__What you have to do__
Report each line of the listing below that contains the word "photograph".

Entries drawn from a collection:
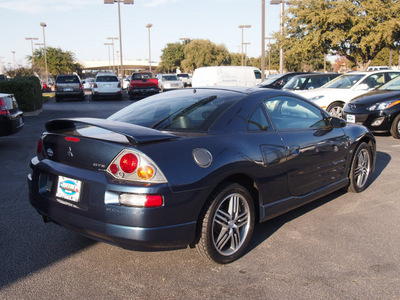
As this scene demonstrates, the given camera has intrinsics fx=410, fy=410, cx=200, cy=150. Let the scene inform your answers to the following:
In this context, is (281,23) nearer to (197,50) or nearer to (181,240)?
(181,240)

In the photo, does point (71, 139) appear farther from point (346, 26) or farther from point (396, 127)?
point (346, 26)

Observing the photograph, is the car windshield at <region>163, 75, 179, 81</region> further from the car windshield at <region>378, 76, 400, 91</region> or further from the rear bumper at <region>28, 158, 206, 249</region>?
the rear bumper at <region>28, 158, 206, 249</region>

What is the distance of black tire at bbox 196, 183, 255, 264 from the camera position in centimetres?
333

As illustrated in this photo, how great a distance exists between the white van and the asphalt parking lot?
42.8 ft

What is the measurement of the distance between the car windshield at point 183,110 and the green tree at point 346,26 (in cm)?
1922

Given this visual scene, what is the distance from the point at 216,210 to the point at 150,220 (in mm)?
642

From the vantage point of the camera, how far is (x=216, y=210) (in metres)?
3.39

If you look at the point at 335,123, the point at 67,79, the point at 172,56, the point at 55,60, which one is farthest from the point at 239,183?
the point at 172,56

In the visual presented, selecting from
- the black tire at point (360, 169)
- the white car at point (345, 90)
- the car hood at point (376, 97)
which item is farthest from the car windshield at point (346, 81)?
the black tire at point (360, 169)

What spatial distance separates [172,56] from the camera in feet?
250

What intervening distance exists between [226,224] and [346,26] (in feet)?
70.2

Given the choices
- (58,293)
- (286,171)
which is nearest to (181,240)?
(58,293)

...

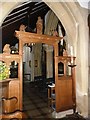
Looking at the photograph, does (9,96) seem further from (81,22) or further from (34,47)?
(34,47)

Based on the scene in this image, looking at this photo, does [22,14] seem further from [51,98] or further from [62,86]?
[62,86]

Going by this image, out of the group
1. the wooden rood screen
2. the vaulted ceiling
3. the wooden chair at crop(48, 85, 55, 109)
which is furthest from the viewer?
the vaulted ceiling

* * *

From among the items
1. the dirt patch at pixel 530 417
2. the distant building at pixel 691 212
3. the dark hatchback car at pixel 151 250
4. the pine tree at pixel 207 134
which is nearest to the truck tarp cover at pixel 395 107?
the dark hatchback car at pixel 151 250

__Task answer__
Observing the photograph, is the car windshield at <region>163, 75, 179, 81</region> further from the car windshield at <region>378, 76, 400, 91</region> or further from the rear bumper at <region>28, 158, 206, 249</region>?
Looking at the photograph, does (9,96) seem further from (81,22) or further from (34,47)?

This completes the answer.